Personal information
- Nationality: Indian
- Born: 8 March 1995 (age 31) New Delhi, India
- Height: 1.80 m (5 ft 11 in)
- Weight: 66.7 kg (147 lb)

Boxing career
- Weight class: Welterweight
- Stance: Southpaw

Boxing record
- Total fights: 13
- Wins: 11
- Win by KO: 7
- Losses: 2
- Draws: 0

= Vaibhav Singh Yadav =

Professional boxer from India known as Ahir Boxe

Vaibhav Singh Yadav (also known as Ahir Boxer ) is an Indian boxer from New Delhi. He became World Boxing Council (WBC) Asia silver welterweight champion after defeating Thailand's Fahpetch Singmanassak in 2019.

==Career==

Yadav is the first Indian unified titles champion holder. He won this title after defeating Thailand's boxer Phongsathon Sompol by a 3rd-round knockout.

He won his American debut against William Parra Smith. He trains out of the Nonantum Boxing Club in Newton, MA and resides in Delhi, India.

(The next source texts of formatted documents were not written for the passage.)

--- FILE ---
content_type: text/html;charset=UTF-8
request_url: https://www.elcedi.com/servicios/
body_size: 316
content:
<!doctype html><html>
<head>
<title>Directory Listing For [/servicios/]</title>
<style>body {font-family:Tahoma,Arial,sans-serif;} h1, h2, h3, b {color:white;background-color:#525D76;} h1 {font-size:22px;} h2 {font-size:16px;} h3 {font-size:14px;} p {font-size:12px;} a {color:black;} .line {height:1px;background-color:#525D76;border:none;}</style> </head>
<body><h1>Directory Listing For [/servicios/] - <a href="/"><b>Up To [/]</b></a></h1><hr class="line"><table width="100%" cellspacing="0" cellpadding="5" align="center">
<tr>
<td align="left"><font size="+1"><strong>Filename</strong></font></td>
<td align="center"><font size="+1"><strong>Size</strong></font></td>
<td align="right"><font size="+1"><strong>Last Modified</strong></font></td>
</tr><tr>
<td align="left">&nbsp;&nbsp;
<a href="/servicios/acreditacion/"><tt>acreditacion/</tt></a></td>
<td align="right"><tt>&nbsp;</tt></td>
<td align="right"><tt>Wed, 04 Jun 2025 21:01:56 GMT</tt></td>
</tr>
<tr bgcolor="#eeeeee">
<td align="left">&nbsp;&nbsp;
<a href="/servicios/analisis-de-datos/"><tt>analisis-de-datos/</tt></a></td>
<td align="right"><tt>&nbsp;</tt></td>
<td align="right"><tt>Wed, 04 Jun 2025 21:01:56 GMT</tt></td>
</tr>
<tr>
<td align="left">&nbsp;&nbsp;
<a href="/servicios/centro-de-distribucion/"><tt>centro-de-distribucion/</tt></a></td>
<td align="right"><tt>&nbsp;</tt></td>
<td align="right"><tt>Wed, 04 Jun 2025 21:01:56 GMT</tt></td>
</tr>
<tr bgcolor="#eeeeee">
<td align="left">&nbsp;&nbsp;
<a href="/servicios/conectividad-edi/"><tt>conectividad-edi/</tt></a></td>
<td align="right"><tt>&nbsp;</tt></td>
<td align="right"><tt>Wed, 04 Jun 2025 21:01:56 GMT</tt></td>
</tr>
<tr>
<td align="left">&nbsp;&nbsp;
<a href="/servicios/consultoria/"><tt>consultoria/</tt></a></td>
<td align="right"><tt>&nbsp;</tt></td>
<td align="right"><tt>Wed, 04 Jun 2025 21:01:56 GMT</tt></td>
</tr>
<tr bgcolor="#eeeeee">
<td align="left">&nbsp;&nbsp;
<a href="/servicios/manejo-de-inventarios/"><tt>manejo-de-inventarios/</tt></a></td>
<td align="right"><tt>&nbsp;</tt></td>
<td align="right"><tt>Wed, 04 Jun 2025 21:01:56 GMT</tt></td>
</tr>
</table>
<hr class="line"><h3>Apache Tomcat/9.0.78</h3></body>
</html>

===Performance in Pro Boxing===

- World Boxing Council (WBC) Asia silver title holder 2019
- ABF title holder 2019
- World Boxing Council (WBC) Asia silver title holder 2020
- ABF titles holder 2020

===Total Numbers of Pro Fights===

- Won -10
- Loss -2
- Knockouts -7
- Draw -0
In 2022 Vaibhav Singh Yadav was signed by LFG Boxing Management in Boston, Massachusetts. On 18 February 2023 he made his United States debut in a 6-round match on the “Turf War 4” card against William Parra Smith (4-13-1, 3 KOs), of Alaska and own the match.